## start

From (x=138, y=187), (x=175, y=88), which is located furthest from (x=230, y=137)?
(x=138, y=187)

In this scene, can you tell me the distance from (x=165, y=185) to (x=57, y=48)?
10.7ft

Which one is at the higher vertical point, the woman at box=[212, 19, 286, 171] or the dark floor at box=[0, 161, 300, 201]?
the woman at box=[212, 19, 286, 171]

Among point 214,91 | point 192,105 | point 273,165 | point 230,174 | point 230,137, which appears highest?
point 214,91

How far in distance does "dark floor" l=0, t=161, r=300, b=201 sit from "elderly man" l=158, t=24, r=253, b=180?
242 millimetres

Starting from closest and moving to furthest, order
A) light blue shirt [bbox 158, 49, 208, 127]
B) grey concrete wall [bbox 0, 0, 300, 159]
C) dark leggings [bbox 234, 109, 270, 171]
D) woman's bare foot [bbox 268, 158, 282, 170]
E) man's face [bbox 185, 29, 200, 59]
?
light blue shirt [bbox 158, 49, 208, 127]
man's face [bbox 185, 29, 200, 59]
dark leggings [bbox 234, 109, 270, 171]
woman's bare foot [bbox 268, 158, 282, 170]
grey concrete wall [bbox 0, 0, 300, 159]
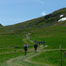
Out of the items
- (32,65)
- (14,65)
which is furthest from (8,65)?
(32,65)

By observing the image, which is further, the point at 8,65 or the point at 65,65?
the point at 65,65

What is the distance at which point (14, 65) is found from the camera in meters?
32.8

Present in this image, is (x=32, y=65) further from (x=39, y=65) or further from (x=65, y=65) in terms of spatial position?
(x=65, y=65)

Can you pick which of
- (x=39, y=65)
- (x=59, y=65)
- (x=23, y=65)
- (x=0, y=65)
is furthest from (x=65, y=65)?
(x=0, y=65)

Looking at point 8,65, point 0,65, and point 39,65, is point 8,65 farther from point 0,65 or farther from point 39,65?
point 39,65

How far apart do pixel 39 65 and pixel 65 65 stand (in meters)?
3.95

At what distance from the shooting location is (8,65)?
32.8 metres

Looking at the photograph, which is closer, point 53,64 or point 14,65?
point 14,65

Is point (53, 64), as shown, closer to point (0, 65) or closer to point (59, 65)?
point (59, 65)

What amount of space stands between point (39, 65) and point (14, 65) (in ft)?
11.2

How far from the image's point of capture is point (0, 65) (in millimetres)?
32594

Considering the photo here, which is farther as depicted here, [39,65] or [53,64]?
[53,64]

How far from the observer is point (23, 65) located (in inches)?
1294

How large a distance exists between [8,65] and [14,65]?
79cm
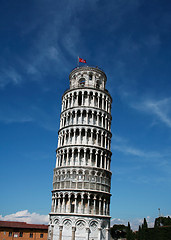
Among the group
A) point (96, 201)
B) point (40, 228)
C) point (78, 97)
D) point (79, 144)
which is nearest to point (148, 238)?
point (40, 228)

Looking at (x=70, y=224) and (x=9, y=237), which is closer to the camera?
(x=70, y=224)

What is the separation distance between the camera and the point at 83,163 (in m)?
45.8

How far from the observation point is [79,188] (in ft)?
143

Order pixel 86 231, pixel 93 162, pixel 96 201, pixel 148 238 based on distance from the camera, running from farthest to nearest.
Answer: pixel 148 238 < pixel 93 162 < pixel 96 201 < pixel 86 231

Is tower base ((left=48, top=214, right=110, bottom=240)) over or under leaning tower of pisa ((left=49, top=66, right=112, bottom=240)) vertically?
under

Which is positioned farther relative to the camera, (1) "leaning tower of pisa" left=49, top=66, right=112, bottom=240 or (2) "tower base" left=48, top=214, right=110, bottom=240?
(1) "leaning tower of pisa" left=49, top=66, right=112, bottom=240

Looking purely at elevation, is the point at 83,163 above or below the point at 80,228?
above

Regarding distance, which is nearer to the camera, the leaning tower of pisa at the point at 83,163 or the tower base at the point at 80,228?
the tower base at the point at 80,228

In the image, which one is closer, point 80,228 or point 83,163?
point 80,228

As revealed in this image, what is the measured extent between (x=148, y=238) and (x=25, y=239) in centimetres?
4024

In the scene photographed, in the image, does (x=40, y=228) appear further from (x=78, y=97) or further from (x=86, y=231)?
(x=78, y=97)

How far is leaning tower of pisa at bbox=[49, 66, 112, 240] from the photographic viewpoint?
42.4 meters

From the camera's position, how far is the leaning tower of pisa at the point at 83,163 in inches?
1670

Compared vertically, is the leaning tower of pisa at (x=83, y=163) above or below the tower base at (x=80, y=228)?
above
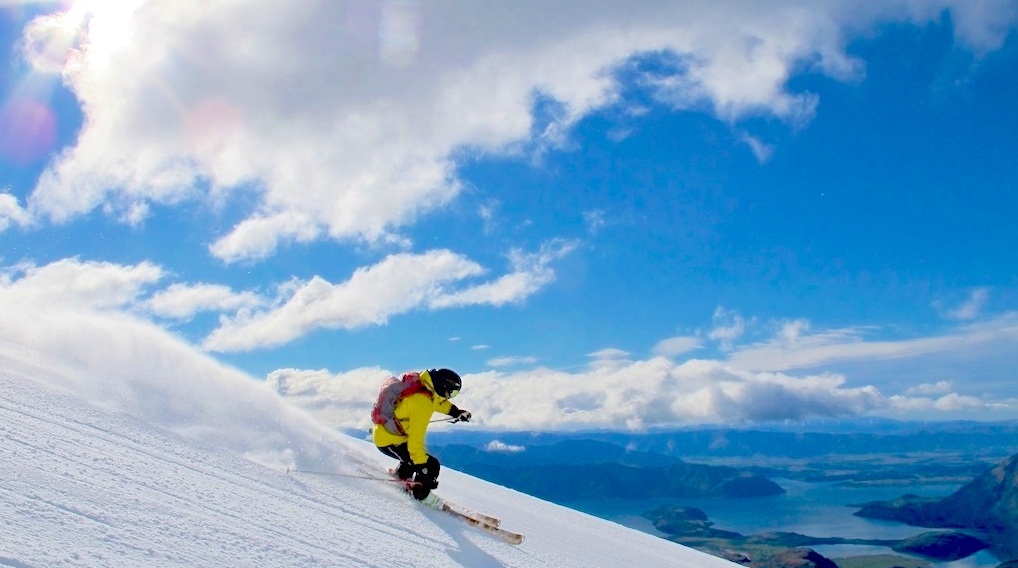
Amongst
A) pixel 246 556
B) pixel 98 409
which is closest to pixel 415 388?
pixel 98 409

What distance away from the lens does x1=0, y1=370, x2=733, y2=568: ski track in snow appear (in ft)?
13.1

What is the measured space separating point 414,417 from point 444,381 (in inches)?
27.1

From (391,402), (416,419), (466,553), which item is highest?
(391,402)

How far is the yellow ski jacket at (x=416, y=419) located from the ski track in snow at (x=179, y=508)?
0.59 meters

## end

* INSTRUCTIONS FOR THE TASK *
Format the part of the items above that opens with the line containing "Order pixel 86" and closes with the line containing "Answer: pixel 148", both included, as a Markdown table with the columns Row and Line. Put one line per row with its row number, and leave out any blank lines.

* RESULT OF THIS TASK *
| Row | Line |
|---|---|
| 1 | Order pixel 86 231, pixel 93 162, pixel 96 201, pixel 148 238 based on distance from the camera, running from farthest to nearest. |
| 2 | Answer: pixel 148 238 < pixel 93 162 < pixel 96 201 < pixel 86 231 |